# 7 Year Old Morgan Mare Critique



## mkmurphy81 (May 8, 2015)

She looks nice. I don't see any issues that really jump out at me. Can't wait to see her when she's in shape.


----------



## BlueSpark (Feb 22, 2012)

To me she looks down hill, with a steep shoulder angle and something seems mismatched about her front and back halves. She has nice straight legs, and I can defenately see her breed. I think she'll look very nice once she's in condition.


----------



## greentree (Feb 27, 2013)

I think the camera angle was a little low....she has a lovely wide chest, beautiful straight legs. Her neck could be a little longer, but it may be the camera angle, too. 
She is LOVELY. Not you average modern Morgan, but WAY better!

Can we please see a video, when she is sound?


----------



## Larissa (Jan 25, 2014)

I will be sure to get a video! 

Anyone else? Elana I love your critiques, if you want to and see this!


----------



## tinyliny (Oct 31, 2009)

LOT to like. low hocks, nice sized hip, good hip/shoulder matching angles, overall good balance, nice big knees, legs set a bit wide (maybe a bit of a rolling feel to her walk), nice neck length, just a darn nice mare!

ok, yes, shoulder a bit more upright than I first saw, but I love this hrose's confo.


----------



## Saddlebred11 (Mar 27, 2014)

I would say the one issue that jumps out to me is just her steep shoulder angle which messes with her balance. Otherwise she has a decent hip. Her pasterns look a little short however that might be an odd angle. Looks nice and deep in the heart girth. 
Good luck with her,
Saddlebred11


----------



## Larissa (Jan 25, 2014)

BUMP. Anyone else want to critique? Elana are you out there, your critiques are so good.


----------



## Corporal (Jul 29, 2010)

She is built downhill. Just take a piece of paper and put it under the hooves on the screen. It bothers me that she is camped out. Even my 16'3hh KMH gelding stands with his back feet underneath him, and he IS gaited. Her hooves seem trimmed too short. Why is she on stall rest?
I'm not sure that you will get very far on Dressage with her.
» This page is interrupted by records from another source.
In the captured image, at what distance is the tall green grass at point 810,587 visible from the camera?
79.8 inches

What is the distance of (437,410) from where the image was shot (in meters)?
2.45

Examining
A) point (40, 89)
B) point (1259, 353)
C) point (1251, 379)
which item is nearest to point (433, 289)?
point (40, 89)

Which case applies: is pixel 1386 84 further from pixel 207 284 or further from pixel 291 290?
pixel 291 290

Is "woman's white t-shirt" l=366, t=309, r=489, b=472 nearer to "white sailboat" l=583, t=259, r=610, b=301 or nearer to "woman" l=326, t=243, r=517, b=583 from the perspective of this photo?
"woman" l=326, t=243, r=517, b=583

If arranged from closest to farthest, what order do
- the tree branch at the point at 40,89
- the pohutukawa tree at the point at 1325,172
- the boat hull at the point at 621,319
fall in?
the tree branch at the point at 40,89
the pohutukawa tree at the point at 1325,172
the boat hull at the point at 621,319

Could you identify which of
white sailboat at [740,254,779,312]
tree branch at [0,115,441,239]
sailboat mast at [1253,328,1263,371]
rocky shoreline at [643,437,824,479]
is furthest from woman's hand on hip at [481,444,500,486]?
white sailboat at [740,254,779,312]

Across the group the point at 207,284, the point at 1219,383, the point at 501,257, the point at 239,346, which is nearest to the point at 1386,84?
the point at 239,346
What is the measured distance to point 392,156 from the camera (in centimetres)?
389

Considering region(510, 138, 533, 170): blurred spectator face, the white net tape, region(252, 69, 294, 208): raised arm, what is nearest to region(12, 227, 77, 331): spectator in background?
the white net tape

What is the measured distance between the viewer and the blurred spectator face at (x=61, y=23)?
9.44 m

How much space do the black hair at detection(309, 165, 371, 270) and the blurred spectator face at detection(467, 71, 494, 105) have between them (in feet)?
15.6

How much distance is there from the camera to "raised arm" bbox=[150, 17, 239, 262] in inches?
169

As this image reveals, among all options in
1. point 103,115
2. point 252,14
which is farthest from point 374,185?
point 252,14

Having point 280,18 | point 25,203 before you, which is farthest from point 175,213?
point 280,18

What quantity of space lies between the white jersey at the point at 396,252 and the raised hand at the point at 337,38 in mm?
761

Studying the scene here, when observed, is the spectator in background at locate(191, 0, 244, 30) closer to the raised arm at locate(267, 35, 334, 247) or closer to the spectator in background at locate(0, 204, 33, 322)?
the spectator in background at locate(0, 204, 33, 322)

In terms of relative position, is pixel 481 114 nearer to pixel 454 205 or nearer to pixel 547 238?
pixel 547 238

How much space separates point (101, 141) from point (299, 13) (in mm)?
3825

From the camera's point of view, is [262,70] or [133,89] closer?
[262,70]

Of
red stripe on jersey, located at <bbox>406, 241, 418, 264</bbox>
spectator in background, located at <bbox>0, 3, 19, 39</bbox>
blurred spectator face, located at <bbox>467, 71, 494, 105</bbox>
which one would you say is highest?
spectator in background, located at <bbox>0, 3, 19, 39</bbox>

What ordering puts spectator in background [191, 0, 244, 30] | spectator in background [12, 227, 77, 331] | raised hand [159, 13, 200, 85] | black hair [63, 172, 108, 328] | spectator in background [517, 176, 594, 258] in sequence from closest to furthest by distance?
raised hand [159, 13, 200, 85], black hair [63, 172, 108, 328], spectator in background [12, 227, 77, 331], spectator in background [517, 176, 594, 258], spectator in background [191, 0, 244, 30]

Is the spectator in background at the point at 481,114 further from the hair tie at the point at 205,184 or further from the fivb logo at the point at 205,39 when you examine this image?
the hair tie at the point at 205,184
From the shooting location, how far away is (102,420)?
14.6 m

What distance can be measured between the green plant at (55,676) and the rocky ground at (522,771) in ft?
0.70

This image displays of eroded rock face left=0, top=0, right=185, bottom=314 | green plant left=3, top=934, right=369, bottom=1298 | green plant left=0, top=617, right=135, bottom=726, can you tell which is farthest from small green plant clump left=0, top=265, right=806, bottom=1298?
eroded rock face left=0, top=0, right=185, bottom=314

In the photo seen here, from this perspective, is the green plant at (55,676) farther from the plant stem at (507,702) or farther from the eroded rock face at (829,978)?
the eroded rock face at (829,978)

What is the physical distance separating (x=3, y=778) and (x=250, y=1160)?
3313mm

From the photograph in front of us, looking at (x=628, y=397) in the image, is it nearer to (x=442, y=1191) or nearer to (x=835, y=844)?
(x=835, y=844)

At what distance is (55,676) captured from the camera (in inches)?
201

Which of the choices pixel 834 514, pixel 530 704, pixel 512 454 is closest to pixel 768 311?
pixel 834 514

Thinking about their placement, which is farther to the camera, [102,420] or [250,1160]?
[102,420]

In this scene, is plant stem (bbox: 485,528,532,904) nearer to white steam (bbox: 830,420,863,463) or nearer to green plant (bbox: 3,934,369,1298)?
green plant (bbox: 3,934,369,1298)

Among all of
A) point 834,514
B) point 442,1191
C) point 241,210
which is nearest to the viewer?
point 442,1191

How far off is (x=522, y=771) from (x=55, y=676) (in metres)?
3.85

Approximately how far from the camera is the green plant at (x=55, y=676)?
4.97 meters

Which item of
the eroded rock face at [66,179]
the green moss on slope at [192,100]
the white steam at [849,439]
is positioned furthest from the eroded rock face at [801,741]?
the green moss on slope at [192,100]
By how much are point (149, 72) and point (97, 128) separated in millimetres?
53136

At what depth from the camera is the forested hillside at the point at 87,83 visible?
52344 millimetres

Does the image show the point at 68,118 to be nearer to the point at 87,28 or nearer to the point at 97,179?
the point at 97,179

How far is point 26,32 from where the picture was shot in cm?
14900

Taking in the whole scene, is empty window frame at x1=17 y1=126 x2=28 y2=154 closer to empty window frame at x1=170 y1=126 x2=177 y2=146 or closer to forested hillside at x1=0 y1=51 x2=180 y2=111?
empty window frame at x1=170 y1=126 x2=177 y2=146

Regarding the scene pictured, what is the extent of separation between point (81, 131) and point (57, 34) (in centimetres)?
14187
Her back legs are a little too straight, and she won't be able to stride under as easily. That, and her downhill build puts more pressure on the front two legs to wear out. No matter WHAT you do with her, she will need to learn collection. I did that with my downhill built QH, "Ro Go Bar", (bought as a 7yo, 1982-2009, RIP) and his front legs did not wear out prematurely. As she improves, maybe you can post some more pictures. =D


----------



## Larissa (Jan 25, 2014)

Corporal said:


> She is built downhill. Just take a piece of paper and put it under the hooves on the screen. It bothers me that she is camped out. Even my 16'3hh KMH gelding stands with his back feet underneath him, and he IS gaited. Her hooves seem trimmed too short. Why is she on stall rest?
> I'm not sure that you will get very far on Dressage with her. Her back legs are a little too straight, and she won't be able to stride under as easily. That, and her downhill build puts more pressure on the front two legs to wear out. No matter WHAT you do with her, she will need to learn collection. I did that with my downhill built QH, "Ro Go Bar", (bought as a 7yo, 1982-2009, RIP) and his front legs did not wear out prematurely. As she improves, maybe you can post some more pictures. =D


Yes, she is a little downhill. Her being camped out, is my fault. She was square, and if I messed with it I would have never got good pictures. Her hooves actually are in work, a prev farrier I had made her toes sooo long and heels sooo short. So now I have a new farrier and her toes are where they need to be, and we are waiting for her heels to grow back. She is on stall rest for a tear in her suspensitory or deep flexor. We did not do ultra sounds etc, because the treatment would have been the same and we didn't want to do stem cell treatments. Oh yes, she will learn all that asap. She is still very green under saddle, she was started late at no fault of her own. Of course, I sure will!


----------